[Description of the task] In the records, swap "distant" for "far" in the lines from the one containing "Which does the" through the one containing "187 centimetres", both included. Reproduce only those lines, leaving everything else unchanged.

[Extracted material]
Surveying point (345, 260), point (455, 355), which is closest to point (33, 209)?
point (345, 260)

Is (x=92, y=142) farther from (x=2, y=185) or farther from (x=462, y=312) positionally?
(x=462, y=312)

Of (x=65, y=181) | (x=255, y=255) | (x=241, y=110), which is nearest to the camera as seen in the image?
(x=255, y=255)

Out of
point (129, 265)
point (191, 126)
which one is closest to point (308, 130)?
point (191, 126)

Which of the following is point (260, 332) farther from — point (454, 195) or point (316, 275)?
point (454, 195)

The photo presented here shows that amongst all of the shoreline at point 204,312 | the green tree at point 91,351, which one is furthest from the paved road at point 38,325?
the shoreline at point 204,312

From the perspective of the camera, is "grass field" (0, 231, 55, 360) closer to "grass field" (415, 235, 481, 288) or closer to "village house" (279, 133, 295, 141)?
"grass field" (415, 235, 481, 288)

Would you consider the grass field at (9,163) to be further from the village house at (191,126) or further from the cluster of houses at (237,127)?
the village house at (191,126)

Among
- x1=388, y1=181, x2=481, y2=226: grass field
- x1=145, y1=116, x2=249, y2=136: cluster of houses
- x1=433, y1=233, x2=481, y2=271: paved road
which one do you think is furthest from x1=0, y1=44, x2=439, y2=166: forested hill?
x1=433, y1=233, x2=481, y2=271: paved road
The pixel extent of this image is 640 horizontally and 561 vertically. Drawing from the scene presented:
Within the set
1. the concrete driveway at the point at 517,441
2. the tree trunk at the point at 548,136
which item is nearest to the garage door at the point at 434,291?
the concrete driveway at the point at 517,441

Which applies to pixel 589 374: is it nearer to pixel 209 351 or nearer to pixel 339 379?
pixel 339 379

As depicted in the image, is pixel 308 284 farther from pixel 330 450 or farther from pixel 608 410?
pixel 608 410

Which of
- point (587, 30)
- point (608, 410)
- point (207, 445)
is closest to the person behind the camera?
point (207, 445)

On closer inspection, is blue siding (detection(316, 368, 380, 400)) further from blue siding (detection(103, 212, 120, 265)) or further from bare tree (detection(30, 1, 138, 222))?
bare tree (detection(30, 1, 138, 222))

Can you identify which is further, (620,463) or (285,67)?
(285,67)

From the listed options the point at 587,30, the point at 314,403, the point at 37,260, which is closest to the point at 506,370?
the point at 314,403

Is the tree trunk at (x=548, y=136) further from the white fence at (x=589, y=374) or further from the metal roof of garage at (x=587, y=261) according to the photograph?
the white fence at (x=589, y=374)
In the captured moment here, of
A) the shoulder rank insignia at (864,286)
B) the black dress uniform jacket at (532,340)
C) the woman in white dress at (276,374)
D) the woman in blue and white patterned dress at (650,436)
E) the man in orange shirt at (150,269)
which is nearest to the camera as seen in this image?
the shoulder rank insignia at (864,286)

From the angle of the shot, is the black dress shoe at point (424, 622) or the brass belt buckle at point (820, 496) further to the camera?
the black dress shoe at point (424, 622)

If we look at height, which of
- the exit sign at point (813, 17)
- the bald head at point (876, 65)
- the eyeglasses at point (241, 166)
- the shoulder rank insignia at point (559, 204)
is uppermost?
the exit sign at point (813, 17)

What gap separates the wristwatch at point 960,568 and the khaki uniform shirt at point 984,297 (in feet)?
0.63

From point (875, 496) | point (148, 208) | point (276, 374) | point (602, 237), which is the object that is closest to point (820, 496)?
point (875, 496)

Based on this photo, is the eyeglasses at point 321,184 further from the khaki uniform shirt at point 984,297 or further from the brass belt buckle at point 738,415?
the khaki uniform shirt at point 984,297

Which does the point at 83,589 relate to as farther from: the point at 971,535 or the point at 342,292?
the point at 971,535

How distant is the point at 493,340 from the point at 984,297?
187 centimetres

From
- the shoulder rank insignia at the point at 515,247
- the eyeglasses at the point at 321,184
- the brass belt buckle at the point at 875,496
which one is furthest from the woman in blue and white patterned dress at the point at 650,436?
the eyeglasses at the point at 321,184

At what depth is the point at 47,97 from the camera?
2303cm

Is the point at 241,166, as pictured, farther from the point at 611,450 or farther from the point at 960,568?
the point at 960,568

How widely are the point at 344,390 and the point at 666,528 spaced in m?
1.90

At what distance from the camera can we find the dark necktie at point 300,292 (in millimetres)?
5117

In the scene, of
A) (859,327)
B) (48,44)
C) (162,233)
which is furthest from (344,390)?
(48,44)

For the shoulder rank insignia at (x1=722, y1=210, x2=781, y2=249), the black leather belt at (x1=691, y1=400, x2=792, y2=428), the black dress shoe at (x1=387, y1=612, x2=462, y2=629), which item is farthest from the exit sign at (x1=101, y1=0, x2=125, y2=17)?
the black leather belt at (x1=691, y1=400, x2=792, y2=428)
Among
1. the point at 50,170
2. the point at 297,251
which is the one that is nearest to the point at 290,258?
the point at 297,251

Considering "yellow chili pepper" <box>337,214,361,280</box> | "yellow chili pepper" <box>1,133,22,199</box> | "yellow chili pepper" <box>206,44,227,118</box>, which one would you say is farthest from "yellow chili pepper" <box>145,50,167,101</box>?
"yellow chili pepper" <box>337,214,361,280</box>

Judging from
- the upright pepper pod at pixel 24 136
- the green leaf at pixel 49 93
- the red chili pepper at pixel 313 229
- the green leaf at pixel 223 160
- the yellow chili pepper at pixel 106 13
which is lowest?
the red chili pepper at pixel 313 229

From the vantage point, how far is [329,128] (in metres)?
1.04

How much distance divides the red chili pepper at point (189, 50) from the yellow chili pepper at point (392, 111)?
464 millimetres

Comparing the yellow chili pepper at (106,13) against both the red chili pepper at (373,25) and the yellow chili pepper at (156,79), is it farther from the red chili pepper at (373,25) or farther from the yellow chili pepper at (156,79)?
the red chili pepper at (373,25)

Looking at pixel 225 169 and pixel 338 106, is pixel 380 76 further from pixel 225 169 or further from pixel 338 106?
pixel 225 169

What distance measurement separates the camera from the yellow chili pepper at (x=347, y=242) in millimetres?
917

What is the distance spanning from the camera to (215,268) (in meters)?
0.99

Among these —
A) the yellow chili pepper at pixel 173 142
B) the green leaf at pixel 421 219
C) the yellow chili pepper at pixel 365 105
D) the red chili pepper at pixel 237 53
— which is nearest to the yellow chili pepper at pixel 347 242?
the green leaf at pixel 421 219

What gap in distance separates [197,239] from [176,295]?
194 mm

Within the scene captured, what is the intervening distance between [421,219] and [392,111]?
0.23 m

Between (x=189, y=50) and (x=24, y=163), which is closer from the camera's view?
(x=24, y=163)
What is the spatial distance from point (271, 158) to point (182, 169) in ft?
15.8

[Solution to this task]
Which does the point at 83,589 relate to as farther from: the point at 971,535 or the point at 342,292?
the point at 971,535

How far is the point at 493,340 from the point at 984,297?
187 centimetres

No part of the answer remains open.